### MATERIAL SUPPLIED:
*** Begin section ***
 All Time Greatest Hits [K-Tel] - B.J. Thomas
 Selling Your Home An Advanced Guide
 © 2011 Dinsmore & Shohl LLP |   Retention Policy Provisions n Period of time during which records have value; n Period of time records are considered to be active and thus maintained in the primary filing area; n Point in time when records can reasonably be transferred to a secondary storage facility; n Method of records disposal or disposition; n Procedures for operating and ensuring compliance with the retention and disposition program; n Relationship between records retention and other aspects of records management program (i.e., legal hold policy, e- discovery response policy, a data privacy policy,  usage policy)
*** End section ***
*** Begin section ***
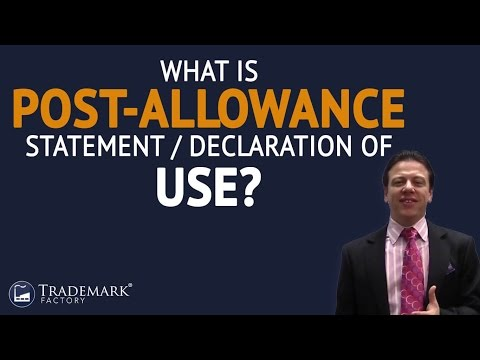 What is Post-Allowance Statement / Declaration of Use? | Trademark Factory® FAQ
*** End section ***
*** Begin section ***
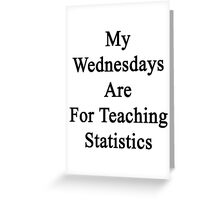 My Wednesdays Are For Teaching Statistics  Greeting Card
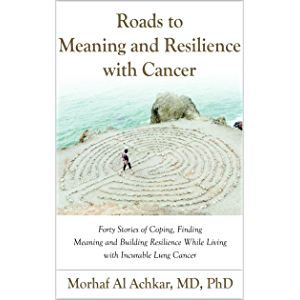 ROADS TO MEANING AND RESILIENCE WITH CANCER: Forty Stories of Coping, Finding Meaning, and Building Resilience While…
*** End section ***
### PROBLEM TO WORK ON:
From the listing above, output exactly the run of lines that starts with the line containing "Selling Your Home An Advanced Guide" and ends with the line containing "2011 Dinsmore &".

### SOLUTION:
 Selling Your Home An Advanced Guide
 © 2011 Dinsmore & Shohl LLP |   Retention Policy Provisions n Period of time during which records have value; n Period of time records are considered to be active and thus maintained in the primary filing area; n Point in time when records can reasonably be transferred to a secondary storage facility; n Method of records disposal or disposition; n Procedures for operating and ensuring compliance with the retention and disposition program; n Relationship between records retention and other aspects of records management program (i.e., legal hold policy, e- discovery response policy, a data privacy policy,  usage policy)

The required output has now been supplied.